◆ **Görev tanımı**
Aşağıdaki listenin tamamını hiçbir satırını değiştirmeden tekrar yaz, resimleri ise cevaba koyma.

◆ **Listelenen kayıtlar**
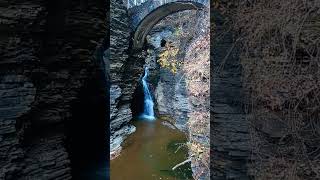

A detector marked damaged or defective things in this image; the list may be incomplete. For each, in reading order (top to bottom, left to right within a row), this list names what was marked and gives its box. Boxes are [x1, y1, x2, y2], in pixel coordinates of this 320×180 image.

rusty brown water [110, 117, 192, 179]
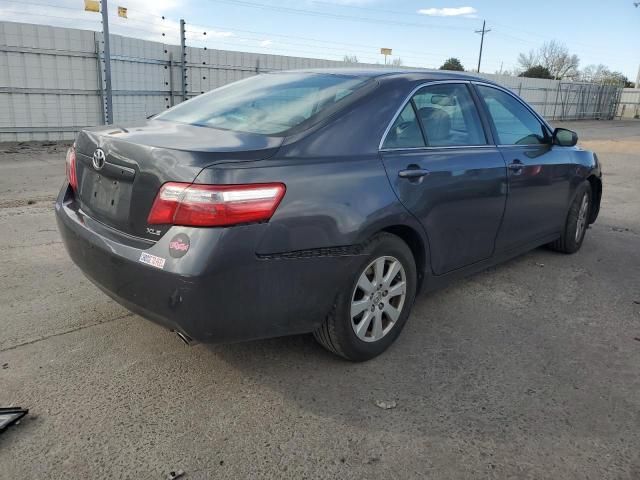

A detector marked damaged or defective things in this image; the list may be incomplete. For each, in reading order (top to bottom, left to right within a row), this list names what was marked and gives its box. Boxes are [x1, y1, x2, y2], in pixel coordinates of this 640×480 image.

crack in pavement [0, 314, 135, 354]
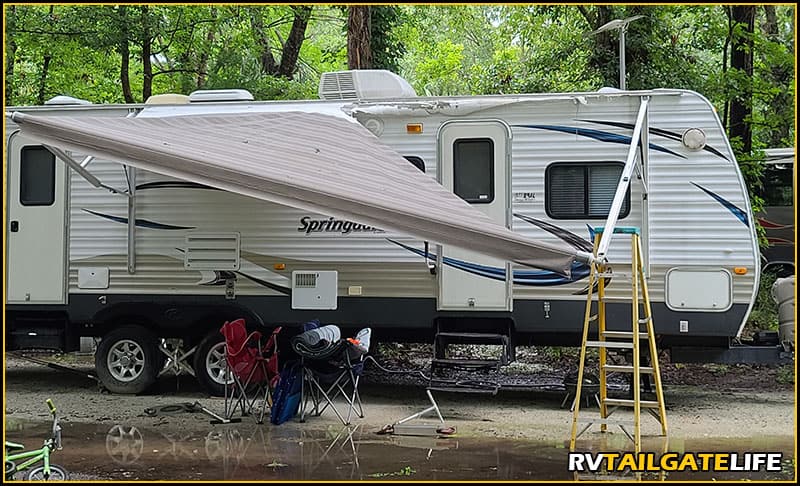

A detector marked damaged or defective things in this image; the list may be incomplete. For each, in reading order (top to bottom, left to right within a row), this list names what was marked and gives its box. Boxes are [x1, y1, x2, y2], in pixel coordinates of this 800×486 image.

damaged awning fabric [7, 111, 588, 276]
torn awning [9, 111, 588, 278]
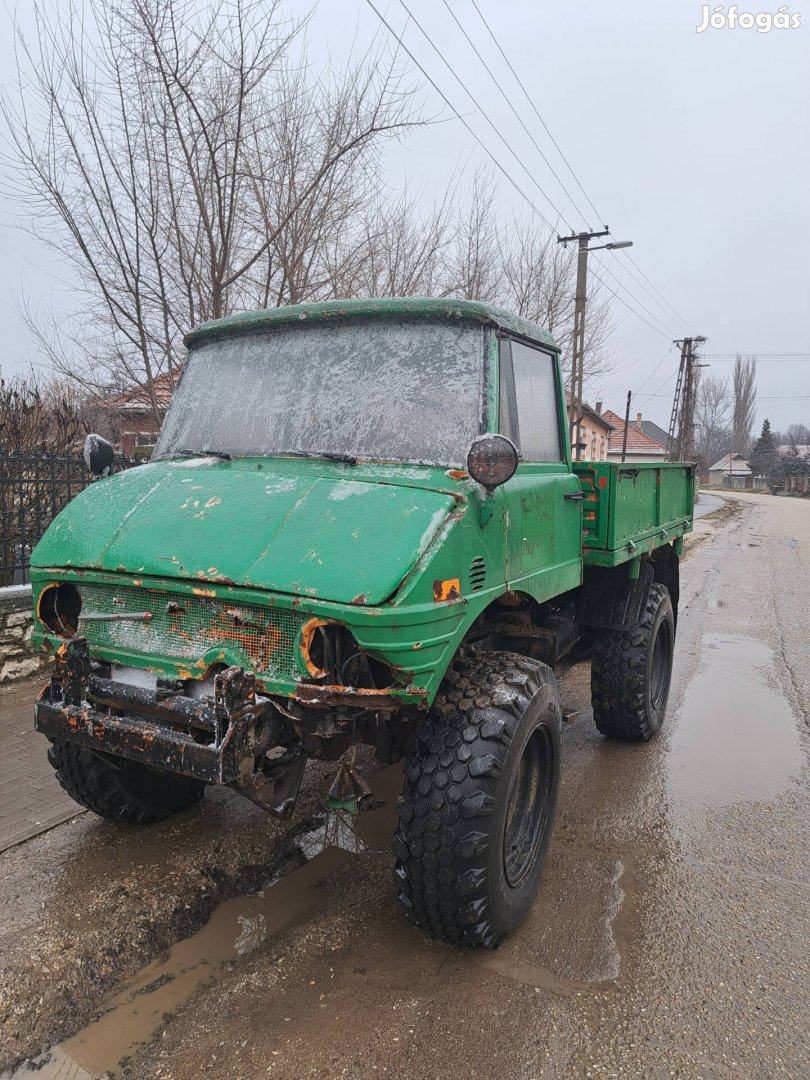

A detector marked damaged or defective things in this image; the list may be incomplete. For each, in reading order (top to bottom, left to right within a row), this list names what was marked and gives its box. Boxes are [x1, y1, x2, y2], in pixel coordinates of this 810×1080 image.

rusty front bumper [35, 636, 262, 780]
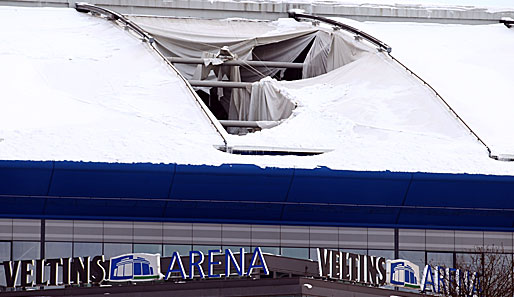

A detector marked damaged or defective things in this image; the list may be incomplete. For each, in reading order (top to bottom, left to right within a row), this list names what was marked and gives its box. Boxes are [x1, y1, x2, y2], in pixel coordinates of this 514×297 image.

torn white roof membrane [1, 5, 512, 175]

◆ **Görev çıktısı**
A detector marked damaged or defective things in this image; the list may be incomplete. For each, in reading order (top to bottom, left to right within a row), this list names what was marked and gives its box. Boxes are [x1, y1, x2, y2], in pixel coordinates of this 320×180 image.

rusty brown water [110, 117, 192, 179]

A detector marked damaged or defective things in this image; the list may be incomplete. For each, in reading order (top to bottom, left to right within a row), this list names what was marked and gives its box. Boxes are [x1, y1, x2, y2], in pixel coordinates of this 640×480 image.

crack in pavement [0, 314, 135, 354]

A detector marked damaged or defective things in this image; the list may be incomplete. For each, in reading order (top to bottom, left to right within a row), this list names what was marked and gives its box. Boxes are [x1, y1, x2, y2], in pixel coordinates of this 800×486 image.

damaged awning fabric [7, 111, 588, 276]
torn awning [9, 111, 588, 278]

A detector marked damaged or defective things in this image; the list may be incomplete. For each, in reading order (top to bottom, left to right within a row), this list names what was marked and gives its box. Boxes are [x1, y1, x2, y2], in pixel coordinates of this 810×1080 image.

rusty front bumper [35, 636, 262, 780]

A detector marked damaged or defective things in this image; the list may be incomplete. For each, in reading order (top to bottom, left to right within a row), this list names what was marked and gives its box. Boxes are [x1, y1, x2, y2], in pixel coordinates of this 514×297 image.

torn white roof membrane [1, 5, 512, 175]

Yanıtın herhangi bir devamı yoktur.